I wanted to briefly outline part of the process in the producing of evaluations. Dara is part of so-called frameworks composed of other similar evaluating organizations. This allows a limited number of actors to compete in proposing evaluation plans to big humanitarian agencies. The key here is that humanitarian agencies distribute TORs, or terms of reference, which outline the program they want evaluated and details about the kind of evaluation they want. Thus, a lot of the terms are set before proposals roll in from organizations like Dara. Proposals comprise things like detailed expertise, team leaders and team members that work alongside in a coherent manner, proposed desk support by the organization and a very detailed financial outline. Depending on the agencies involved, the geographic scope of the programs in question, or the temporal span of the evaluation, evaluations can cost between several tens of thousands of dollars to several hundred thousand. A lot of back and forth ensues in this process until the evaluating organization is finally chosen.

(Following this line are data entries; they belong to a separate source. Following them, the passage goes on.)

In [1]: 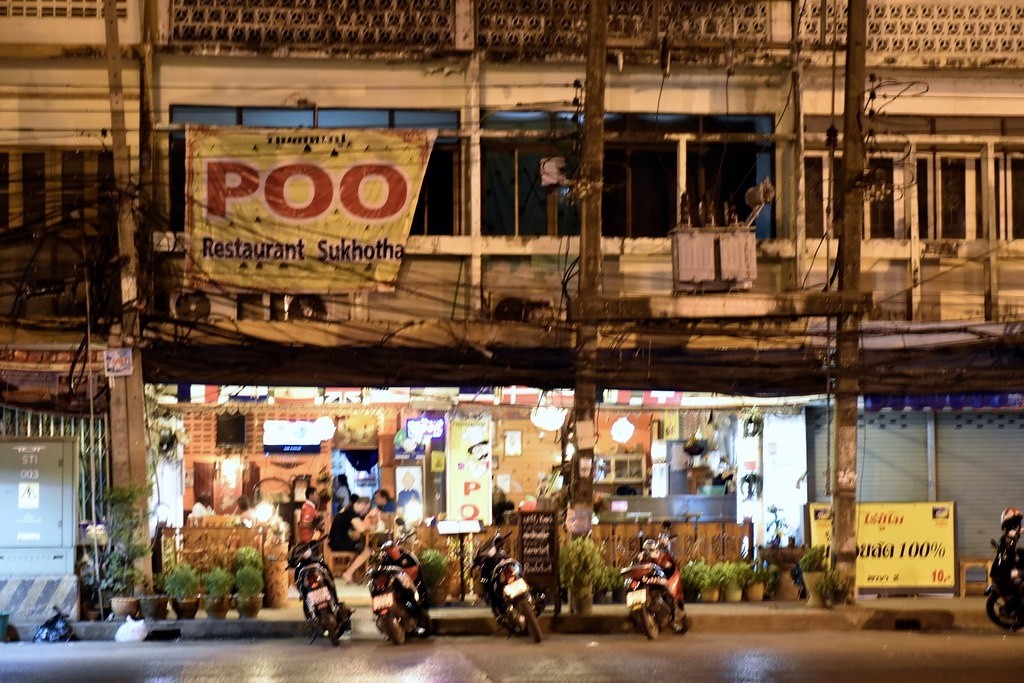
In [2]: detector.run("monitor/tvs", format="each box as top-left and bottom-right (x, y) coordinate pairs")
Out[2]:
(263, 419), (321, 452)
(406, 417), (444, 438)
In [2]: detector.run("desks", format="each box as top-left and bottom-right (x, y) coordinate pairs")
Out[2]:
(362, 529), (391, 575)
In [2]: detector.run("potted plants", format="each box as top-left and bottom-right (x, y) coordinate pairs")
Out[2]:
(163, 561), (202, 619)
(560, 536), (625, 615)
(233, 544), (266, 617)
(679, 556), (778, 603)
(202, 566), (238, 618)
(97, 477), (152, 618)
(418, 549), (451, 607)
(796, 545), (855, 609)
(138, 570), (168, 620)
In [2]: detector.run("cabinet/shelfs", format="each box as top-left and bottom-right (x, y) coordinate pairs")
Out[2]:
(594, 452), (648, 498)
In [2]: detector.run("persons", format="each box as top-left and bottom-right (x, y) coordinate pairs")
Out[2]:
(334, 474), (349, 512)
(493, 490), (514, 526)
(300, 487), (320, 542)
(234, 496), (254, 517)
(375, 490), (394, 511)
(329, 497), (378, 585)
(192, 496), (212, 527)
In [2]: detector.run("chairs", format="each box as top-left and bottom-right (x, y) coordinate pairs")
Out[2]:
(322, 512), (358, 581)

Whenever Dara is chosen to be the evaluating organization, team members are dispatched to the country where the program to be evaluated has taken place (though sometimes they meet in the headquarters of the organization beforehand). Our team in Madrid coordinates team members’ actions as they perform the necessary fieldwork and advises them though desk support that is not directly accessible on the field location. That work can take many months and leads to a set of deliverables, many of which are compiled into the final evaluation to be presented to the commissioning organization. I have worked on precisely these evaluations, since they are among the primary tasks of the Madrid office. My help has evidently constituted more basic elements of the process than those that occupy my colleagues, but those have nevertheless exposed me to the complexity behind the reports. I have also had the opportunity to review alternative deliverables unique to Dara’s standards, like narrative reports containing large amounts of photography to depict a particular situation more authentically and make it appealing to larger audience beyond the usual teams responsible for evaluations at humanitarian organizations.